• [Entries drawn from a collection]:

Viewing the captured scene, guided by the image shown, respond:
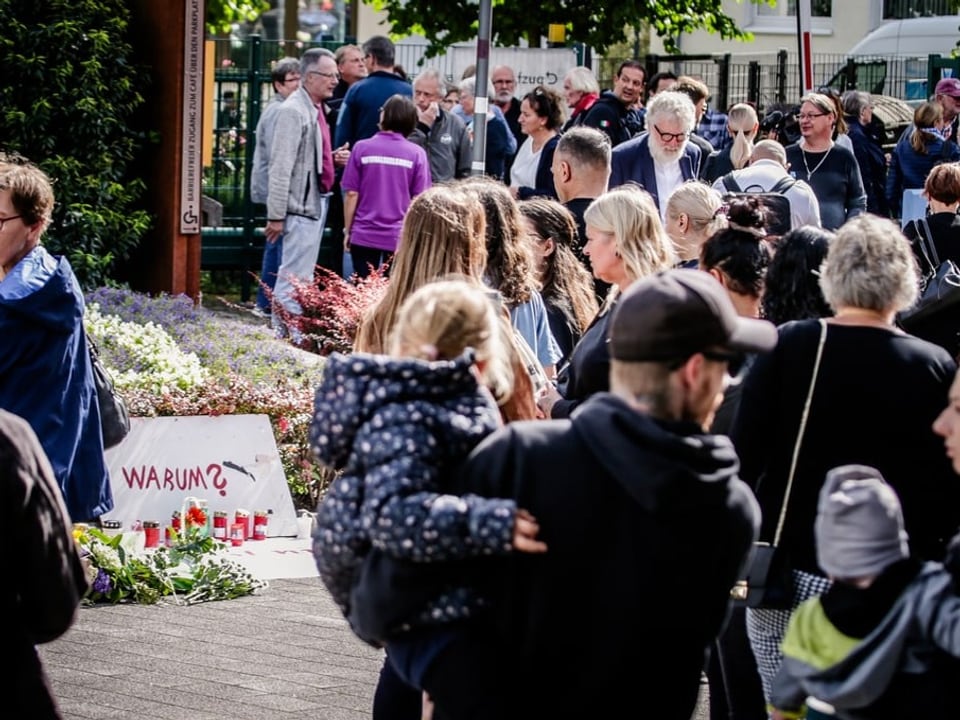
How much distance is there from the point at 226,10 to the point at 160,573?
20.5 metres

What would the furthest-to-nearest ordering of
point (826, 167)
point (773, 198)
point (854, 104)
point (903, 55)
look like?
point (903, 55) < point (854, 104) < point (826, 167) < point (773, 198)

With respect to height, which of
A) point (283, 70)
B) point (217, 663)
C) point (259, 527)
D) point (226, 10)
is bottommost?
point (217, 663)

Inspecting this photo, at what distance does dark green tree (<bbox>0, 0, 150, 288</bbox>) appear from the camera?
442 inches

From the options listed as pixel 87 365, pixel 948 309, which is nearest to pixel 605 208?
pixel 948 309

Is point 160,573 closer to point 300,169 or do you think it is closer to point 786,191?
point 786,191

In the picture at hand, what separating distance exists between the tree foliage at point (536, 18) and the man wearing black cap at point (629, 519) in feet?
70.5

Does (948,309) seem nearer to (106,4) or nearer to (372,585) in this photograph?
(372,585)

• [Instructions to follow]: Could you reproduce every one of the records above word for word, omitting the pictures?

• [Reply to the task]:
Viewing the captured scene, guided by the image shown, respond:
How much distance is there from the point at 226,10 to the point at 160,573?
20.5 metres

What would the furthest-to-nearest ordering of
point (826, 167)
point (773, 198)
point (854, 104)
point (903, 55)
look like?
point (903, 55) < point (854, 104) < point (826, 167) < point (773, 198)

With respect to height, which of
A) point (283, 70)
B) point (217, 663)
C) point (259, 527)
D) point (226, 10)
is bottommost?
point (217, 663)

Inspecting this photo, at what distance does dark green tree (<bbox>0, 0, 150, 288</bbox>) appear from the camera?
442 inches

From the options listed as pixel 87 365, pixel 948 309, which is nearest to pixel 605 208?
pixel 948 309

Is point 160,573 closer to point 300,169 or do you think it is closer to point 786,191?
point 786,191

In the picture at hand, what separating distance exists between the tree foliage at point (536, 18) and the man wearing black cap at point (629, 519) in feet?
70.5

Does (948,309) seem nearer to (106,4) or nearer to (372,585) in this photograph?
(372,585)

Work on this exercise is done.